Merseyside Fire & Rescue Service (MFRS) hosted the first session of a pilot water safety programme at Watertree Aquatics Centre on 28th April, coinciding with the National Fire Chiefs Council (NFCC) Be Water Aware Week.
The focus of the Be Water Aware campaign, currently running between 25 April and 1 May 2022, is accidental drowning, with statistics showing nearly 50 percent of people who accidentally drowned in 2020 had no intention of entering the water.
MFRS designed the seven-week water safety programme, which is being piloted with Year 6 students from Windsor Street Primary School, to increase awareness in local children of the dangers of open water.
The Service’s Road & Water Safety Lead Station Manager John Maddox worked alongside MFRS Fire Control operator Kath Harkin, a qualified swimming instructor, to coordinate the programme.
“We’re proud to launch this pilot programme in Be Water Aware Week, helping these students learn how to identify risks of open water and understand their environment to keep themselves safe,” SM Maddox said.
“Here in Merseyside, we have the River Mersey, the coastline, a network of canals as well as lakes, ponds and many other open bodies of water, meaning a pilot programme such as this is particularly important for our local community.”
The sessions in the first five weeks will focus on swimming competency and confidence, with the support of Wavertree Aquatics Centre staff, before an in-class educational session in week six with SM Maddox and the community safety team.
In the programme’s final week, the students will have the chance to implement their new skills in an open water session at Liverpool Watersports Centre.
“The focus of the programme is on water safety and survival, developing key skills so if they saw somebody in trouble, they know what to do to help, or if they find themselves in trouble, they have the key skills to enable them to survive,” Kath Harkin said.
“It was really encouraging to see the group having a go at everything today and having the chance to talk to them about the dangers of water and the right information to pass on if they are in trouble and do need to contact the emergency services.”
NFCC Lead for Drowning Prevention Dawn Whittaker said the timing of the Be Water Aware campaign was important.

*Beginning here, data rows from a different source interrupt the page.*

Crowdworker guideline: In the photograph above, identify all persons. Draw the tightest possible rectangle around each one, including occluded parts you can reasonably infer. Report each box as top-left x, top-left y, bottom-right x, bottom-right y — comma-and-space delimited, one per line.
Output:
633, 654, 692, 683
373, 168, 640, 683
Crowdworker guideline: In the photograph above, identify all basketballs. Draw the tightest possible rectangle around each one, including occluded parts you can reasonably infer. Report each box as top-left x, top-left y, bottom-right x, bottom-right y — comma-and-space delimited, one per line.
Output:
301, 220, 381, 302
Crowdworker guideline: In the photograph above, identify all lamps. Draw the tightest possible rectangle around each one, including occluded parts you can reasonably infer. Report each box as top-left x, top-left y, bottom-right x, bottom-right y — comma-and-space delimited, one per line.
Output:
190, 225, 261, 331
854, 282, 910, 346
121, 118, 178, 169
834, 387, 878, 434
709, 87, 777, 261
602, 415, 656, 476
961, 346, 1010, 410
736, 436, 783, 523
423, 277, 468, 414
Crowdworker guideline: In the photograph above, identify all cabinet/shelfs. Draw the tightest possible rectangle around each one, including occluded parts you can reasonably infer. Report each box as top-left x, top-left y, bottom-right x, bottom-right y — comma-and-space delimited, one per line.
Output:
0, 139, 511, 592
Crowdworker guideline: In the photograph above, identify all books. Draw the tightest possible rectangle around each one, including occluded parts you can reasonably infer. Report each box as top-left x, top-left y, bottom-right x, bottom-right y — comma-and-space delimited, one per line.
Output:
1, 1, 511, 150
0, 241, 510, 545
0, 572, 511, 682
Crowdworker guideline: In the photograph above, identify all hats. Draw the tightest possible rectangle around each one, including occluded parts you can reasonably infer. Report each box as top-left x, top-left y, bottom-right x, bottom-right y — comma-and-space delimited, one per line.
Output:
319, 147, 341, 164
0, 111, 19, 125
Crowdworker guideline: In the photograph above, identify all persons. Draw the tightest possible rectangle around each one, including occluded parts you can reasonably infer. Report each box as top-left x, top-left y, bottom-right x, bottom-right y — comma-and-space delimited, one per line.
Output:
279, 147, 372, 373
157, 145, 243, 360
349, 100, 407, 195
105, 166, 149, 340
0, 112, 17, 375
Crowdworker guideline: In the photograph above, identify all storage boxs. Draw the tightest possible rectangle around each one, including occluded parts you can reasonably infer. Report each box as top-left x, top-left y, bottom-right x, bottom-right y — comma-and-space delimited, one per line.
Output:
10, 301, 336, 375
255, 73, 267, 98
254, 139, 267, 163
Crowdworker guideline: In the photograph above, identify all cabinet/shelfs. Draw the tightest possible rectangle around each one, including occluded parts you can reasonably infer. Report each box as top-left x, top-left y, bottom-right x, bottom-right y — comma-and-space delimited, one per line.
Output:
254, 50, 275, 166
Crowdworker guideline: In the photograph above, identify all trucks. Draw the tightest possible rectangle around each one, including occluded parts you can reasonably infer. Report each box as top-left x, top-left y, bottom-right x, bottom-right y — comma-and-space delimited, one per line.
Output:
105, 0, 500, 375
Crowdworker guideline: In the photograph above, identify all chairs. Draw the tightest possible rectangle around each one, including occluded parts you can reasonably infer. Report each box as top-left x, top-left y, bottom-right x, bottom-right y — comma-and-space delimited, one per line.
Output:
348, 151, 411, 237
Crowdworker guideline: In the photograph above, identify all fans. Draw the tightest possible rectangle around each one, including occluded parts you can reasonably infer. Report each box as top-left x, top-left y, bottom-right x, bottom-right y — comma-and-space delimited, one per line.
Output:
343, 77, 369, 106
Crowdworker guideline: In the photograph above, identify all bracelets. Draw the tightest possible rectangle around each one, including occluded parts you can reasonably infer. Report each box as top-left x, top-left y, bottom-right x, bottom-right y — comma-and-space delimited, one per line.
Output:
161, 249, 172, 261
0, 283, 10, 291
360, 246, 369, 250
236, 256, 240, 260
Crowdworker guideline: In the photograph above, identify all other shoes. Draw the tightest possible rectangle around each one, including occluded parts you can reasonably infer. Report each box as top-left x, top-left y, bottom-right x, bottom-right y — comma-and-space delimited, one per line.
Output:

“NFCC work closely with fire services and partners to encourage people to be safe around water and to highlight the risk of accidental drowning.
“As the weather improves, fire services across the country, along with our colleagues in HM Coastguard and RNLI, can be faced with huge numbers of calls to help people in trouble in water.

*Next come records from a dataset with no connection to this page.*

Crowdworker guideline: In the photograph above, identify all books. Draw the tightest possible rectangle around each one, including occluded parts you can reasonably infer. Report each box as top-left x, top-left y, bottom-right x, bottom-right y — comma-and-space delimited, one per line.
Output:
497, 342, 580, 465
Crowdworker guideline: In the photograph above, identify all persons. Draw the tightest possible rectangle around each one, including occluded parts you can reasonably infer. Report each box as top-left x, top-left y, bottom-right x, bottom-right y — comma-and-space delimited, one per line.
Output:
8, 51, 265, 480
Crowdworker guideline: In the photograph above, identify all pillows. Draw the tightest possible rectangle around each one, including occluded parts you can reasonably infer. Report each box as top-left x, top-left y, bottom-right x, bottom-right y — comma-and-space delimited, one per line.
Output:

“By raising awareness now, we hope to keep people safe and reduce the number of injuries and fatalities in water as summer approaches.”
The effects of cold water shock and not knowing how to self-rescue can cause even strong swimmers to drown. Even on warm days, the temperature in open water can remain very cold, causing a physical reaction making it difficult to control breathing, cause panic and make it difficult to swim.
If you do find yourself in difficulty in the water, don’t panic, fight your instinct to thrash around, lean back in the water and float on your back until the effects of cold water shock pass. Then you can call for help or swim to safety.
If someone is in trouble in water, call 999. At the coast, ask for the coastguard. If you are inland, ask for the Fire & Rescue Service. You should never enter the water to attempt a rescue.